We had, and continue to have, conversations about what is and isn’t appropriate and why. In her words:
‘you don’t send anything you wouldn’t show to your parents or grandparents’.
For those unfamiliar with Snapchat here is a quick summary. A user takes photos/videos and shares them with a friend (or occasionally a group of friends). They can add text, filters and stickers to the image to make it unique. Messages last 10 seconds but a screenshot (save) can be taken which preserves the message indefinitely. The friend then responds in the same way building up a conversation. You also have ‘stories’ that act more like a temporary Facebook status. These can be viewed multiple times within a 24 hour period, after which they disappear.
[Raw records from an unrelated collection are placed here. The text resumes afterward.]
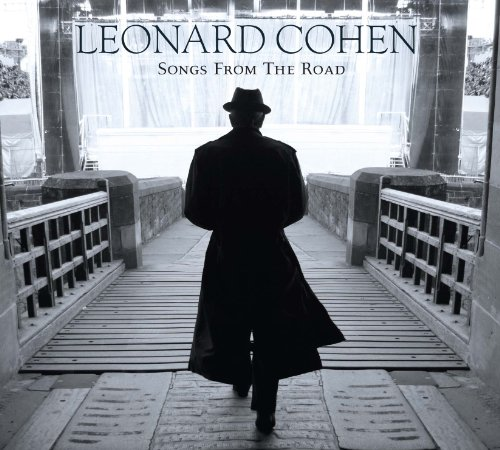 Songs From The Road  (CD/ DVD)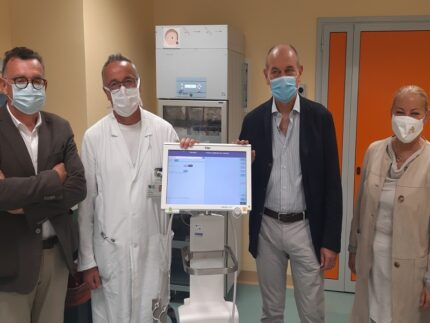 Tomografo polmonare donato all'ospedale di Jesi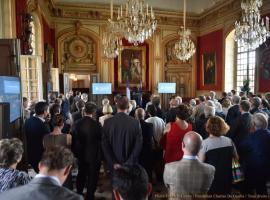 Réception annuelle de la Fondation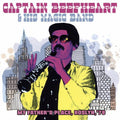 CAPTAIN BEEFHEART & HIS MAGIC BAND - MY FATHER'S PLACE, ROSLYN, '78 - CD New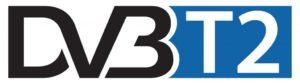 маркировка DVB-T2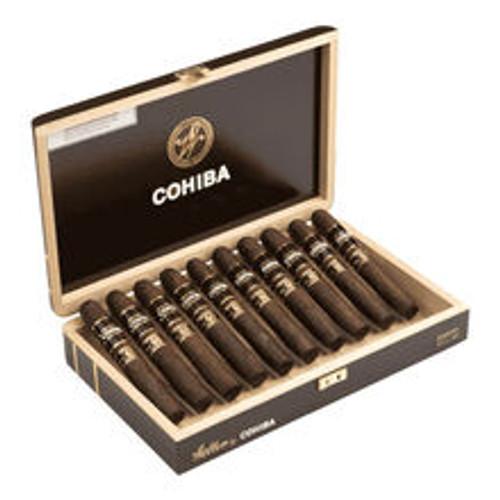 Weller By Cohiba Robusto Cigars 10Ct. Box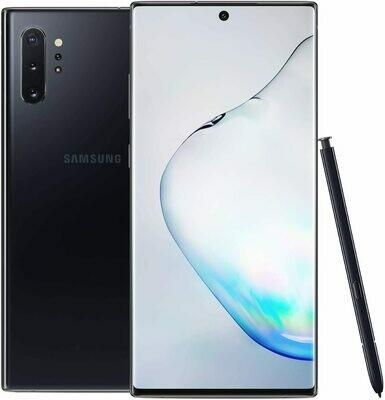 Samsung Note 10 plus - Aura black - 256 Go (Comme Neuf)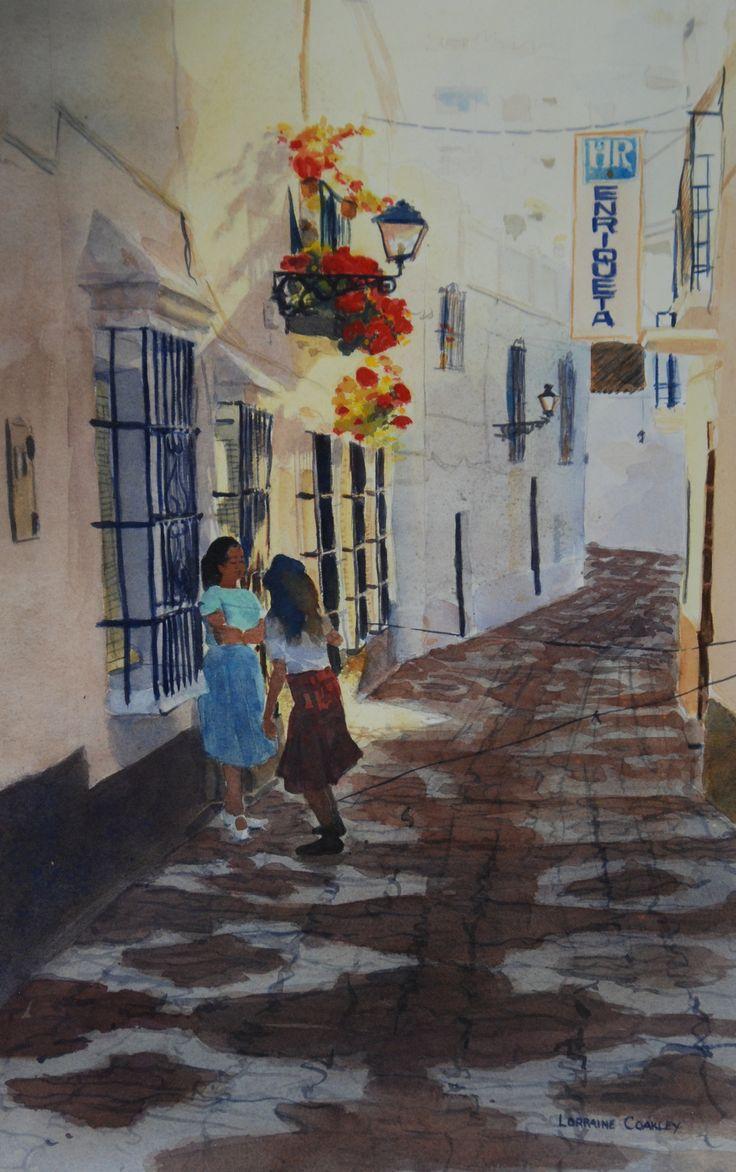 "Spanish Girls Skipping Watercolor 19""x26"""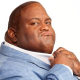 Lavell Crawford at The Hartford Funny Bone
Sadly Snapchat, due to its fleeting nature, has become a hub for cyber bullying. Nasty messages sent to teens designed to upset or intimidate disappear, leaving no trace unless the victim takes a screenshot. But keeping this as evidence can inflame the situation as the bully knows the victim has taken a screenshot. It’s a difficult situation for a teen to deal with. Encourage them to talk to you about it. I don’t have enough room here to go over all the settings in Snapchat but here are some key points to help protect your children:
• Ensure the username is suitable – you can’t change this once the account is set up. Somebody must enter the exact username to get connected on Snapchat. (Your ‘Name’ is what your friends see – ‘Username’ is different).
• In your ‘Who Can’ section you should set ‘Contact Me’ and ‘View my story’ to ‘friends only’ and ‘see me in quick add’ to off.
• You should block or delete anyone you don’t know in real-life, this includes friends of friends.
Since this is an ‘App’ your kids load onto their phone you may find they’re already using it. Like Facebook there is an age restriction in place of 13 years and if a child under 13 enters an accurate birth date they will be redirected to the kid’s version, Snapkidz. Most kids won’t want to be on the kid’s version but rather be a part of the adult world. You will have the same issues you get on Facebook with younger kids lying about their age. If they obey the rules about not adding people they don’t know then at least the ‘stranger’ issue is mitigated.
So in summary is Snapchat any better for your kids than Facebook? In some respects I think it is but if you don’t have a level of trust with your children then you may consider the lack of visibility of what they share makes it a poorer choice for you. You know your child.
I hope we have given you enough of an insight into Snapchat to make an informed decision about it.